To be accepted by the receiving country does not mean the ambassador starts work immediately, because he still has to present his Letter of Credence to the President of the host country. During the Buhari administration, it was not unusual for ambassadors to wait for months before being invited to present their letters.

So, as it is, Nigeria may not have ambassadors in any part of the world in the next six months. This would mean that under the Tinubu administration, we may not have ambassadors for at least one quarter of its four-year tenure.

Beyond this is the challenge of politicians who see ambassadorial postings as post-election war booty to be shared. Under Buhari, they took 60 per cent of the ambassadorial positions, leaving 40 per cent to be filled by career ambassadors.

In my 18 December 2023 column titled: “Tinubu, appoint diplomats, not politicians to run our Missions,” I had appealed to the President to reverse this unhealthy culture. I had argued that it is better for the country to appoint career ambassadors because they are people who spend their entire career in the Foreign Ministry and therefore understand the basics of diplomacy. This is in contrast to political nominees who, in the world of diplomacy, are essentially birds of passage.

I had received encouraging nods and thought that this culture would be reversed. But now, the feelers I am getting of a push for 65 per cent of the ambassadorial positions going to non-career diplomats, is not encouraging. I hope for the sake of our country, this will be reversed.
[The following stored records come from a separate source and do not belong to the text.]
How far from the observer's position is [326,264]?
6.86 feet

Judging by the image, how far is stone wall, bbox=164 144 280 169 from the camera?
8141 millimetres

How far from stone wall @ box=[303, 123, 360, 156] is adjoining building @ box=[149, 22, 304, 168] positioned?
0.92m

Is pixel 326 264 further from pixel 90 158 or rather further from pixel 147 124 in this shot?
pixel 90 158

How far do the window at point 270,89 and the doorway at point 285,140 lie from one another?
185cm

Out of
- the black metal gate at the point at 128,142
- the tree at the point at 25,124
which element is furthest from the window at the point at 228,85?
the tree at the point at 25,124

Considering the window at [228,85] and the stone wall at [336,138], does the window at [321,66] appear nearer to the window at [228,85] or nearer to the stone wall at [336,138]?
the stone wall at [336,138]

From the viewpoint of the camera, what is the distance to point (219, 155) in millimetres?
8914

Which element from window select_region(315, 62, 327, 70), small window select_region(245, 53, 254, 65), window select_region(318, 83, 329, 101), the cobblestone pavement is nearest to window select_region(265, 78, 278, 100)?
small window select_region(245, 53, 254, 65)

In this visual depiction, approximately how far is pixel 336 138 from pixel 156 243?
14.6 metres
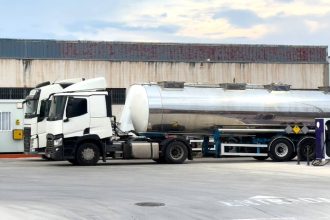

One more suggestion. We need to return to the General Murtala Mohammed era when the populace took part in foreign affairs through mass bodies like those of students and genuine civil society organisations.

It was that momentum that defined our principled recognition of the MPLA in Angola, FRELIMO in Mozambique, the African National Congress (ANC), and the Pan African Congress (PAC) in South Africa. It was that mass participation that led to workers contributing part of their monthly salaries into an anti-Apartheid fund for the total liberation of the African continent.